18.05 Ignazio La Russa(Fratelli d’Italia) – Alla riunione di ieri della capigruppo abbiamo preso atto dell’assoluta indisponibilità di una nuova, occasionale mi auguro, maggioranza. Abbiamo anche appreso della volontà di non calendarizzare né per domani né per il 20 le mozioni di sfiducia esistenti. Al di là dell’esito della votazione, che mi vede in linea con il presidente Romeo, non vedo come non si possa fare a meno di modificare il contenuto dell’ordine del giorno che prevede solo le comunicazioni del presidente, quasi non fosse certo o assodato che questo governo, comunque vada, non esiste più. State facendo finta che non siano state presentate delle mozioni di sfiducia. Non c’è traccia nell’ordine del giorno. La mia proposta è quella di aggiungere la dizione ‘comunicazioni del presidente del consiglio e connesse mozioni di sfiducia’. Non vorrei fare altre capigruppo nell’ipotesi, non probabile, che il presidente Conte, nonostante tutto, decida di dire che non sia ancora stato sfiduciato. No so se oggi passerà la data del 20 o del 14 agosto per la mozione di sfiducia, ma va aggiunta nell’ordine del giorno.

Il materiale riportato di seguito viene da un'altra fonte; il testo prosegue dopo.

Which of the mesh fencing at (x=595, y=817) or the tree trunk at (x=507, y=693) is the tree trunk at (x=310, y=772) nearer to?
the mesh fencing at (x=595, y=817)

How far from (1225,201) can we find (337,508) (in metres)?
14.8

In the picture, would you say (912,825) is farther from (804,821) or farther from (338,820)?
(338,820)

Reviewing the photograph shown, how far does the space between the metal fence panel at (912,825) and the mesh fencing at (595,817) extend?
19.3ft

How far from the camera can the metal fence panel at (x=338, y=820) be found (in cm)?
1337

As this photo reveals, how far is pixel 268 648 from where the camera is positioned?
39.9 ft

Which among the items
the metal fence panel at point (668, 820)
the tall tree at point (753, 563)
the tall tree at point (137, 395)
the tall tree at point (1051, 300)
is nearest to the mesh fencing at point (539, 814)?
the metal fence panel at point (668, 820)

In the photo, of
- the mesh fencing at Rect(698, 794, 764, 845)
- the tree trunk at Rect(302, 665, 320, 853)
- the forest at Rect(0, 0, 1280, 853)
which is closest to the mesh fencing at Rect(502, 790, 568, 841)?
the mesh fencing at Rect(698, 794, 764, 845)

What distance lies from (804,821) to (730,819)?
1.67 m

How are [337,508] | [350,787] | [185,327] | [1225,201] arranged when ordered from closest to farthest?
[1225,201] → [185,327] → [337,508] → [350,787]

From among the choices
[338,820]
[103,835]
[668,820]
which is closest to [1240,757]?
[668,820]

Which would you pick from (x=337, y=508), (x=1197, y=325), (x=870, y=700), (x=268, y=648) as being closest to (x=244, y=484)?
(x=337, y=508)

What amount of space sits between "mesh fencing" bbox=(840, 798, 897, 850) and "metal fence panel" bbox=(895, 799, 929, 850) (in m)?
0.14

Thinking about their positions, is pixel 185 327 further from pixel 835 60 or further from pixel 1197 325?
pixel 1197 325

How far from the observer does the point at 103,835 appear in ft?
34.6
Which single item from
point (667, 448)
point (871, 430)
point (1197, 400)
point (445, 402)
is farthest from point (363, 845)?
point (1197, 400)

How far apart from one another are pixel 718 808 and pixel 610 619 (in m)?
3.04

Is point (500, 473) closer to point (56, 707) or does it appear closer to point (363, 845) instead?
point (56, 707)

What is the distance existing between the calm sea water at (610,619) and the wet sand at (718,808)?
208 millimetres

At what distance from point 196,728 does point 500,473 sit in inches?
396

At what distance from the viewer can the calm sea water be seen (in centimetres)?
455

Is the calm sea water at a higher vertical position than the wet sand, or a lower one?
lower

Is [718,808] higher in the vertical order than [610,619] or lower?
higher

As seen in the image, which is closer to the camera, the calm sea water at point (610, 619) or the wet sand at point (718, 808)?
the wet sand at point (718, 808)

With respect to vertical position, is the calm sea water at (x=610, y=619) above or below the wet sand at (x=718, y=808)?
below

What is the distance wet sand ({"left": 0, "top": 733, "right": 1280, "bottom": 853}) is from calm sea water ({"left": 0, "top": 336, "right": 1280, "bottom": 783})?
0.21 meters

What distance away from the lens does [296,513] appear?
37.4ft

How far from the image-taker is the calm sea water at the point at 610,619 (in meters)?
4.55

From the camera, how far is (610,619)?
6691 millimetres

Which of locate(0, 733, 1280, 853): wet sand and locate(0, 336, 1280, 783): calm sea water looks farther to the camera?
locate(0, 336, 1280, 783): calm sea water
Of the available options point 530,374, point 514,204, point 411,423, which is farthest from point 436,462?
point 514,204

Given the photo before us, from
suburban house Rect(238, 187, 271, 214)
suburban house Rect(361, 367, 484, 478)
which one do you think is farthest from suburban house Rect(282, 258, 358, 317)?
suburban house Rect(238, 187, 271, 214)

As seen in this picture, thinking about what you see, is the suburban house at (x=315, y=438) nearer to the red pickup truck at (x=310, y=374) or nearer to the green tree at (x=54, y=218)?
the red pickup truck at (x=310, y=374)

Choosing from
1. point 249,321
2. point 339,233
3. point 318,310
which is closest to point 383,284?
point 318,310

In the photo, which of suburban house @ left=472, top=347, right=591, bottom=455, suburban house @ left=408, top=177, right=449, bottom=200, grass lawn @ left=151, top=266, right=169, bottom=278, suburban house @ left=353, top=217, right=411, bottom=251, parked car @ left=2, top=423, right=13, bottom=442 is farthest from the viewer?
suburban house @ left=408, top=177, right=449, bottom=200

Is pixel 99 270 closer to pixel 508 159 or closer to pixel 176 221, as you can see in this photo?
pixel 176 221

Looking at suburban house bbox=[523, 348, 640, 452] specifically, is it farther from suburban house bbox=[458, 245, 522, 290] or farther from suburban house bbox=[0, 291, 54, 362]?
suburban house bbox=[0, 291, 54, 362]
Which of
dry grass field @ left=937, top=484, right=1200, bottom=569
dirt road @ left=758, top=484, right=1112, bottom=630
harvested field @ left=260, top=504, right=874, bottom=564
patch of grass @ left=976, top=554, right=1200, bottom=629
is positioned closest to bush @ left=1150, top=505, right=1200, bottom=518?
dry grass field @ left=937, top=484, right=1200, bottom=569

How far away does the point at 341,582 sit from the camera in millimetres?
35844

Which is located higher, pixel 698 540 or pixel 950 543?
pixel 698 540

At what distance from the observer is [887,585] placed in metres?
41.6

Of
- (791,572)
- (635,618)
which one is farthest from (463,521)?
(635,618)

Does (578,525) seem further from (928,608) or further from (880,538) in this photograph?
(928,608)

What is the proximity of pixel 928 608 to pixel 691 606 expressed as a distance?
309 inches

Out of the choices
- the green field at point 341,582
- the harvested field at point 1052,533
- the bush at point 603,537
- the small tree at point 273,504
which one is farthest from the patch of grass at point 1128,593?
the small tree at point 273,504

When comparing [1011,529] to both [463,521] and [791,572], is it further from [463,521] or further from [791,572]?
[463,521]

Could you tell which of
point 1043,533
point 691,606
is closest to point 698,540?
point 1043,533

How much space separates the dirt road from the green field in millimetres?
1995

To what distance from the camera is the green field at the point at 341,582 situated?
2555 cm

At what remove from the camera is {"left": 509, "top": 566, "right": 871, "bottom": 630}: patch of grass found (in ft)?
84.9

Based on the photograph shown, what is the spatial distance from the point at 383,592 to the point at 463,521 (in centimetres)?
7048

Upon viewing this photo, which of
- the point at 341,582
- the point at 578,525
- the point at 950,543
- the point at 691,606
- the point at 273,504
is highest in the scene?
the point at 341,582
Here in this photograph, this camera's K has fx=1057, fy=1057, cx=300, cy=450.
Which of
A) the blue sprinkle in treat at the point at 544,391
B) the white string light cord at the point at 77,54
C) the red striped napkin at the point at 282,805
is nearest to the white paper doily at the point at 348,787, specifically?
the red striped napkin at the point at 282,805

18.00 – Massimiliano Romeo (Capogruppo Lega) – “La Lega conferma quello che ha detto ieri in capogruppo: chiediamo all’aula di votare un calendario diverso. C’è una crisi politica in atto, crediamo sia necessario votare la nostra mozione di sfiducia al presidente del consiglio, Giuseppe Conte, domani. Per rispettare la cerimonia per la tragedia del crollo del Ponte Morandi, chiediamo che la seduta ia fissata alle 18.
17.30 – Conferenza stampa di Matteo Renzi a Palazzo Madama. Chiede appello a tutte le forze per un governo di legislatura.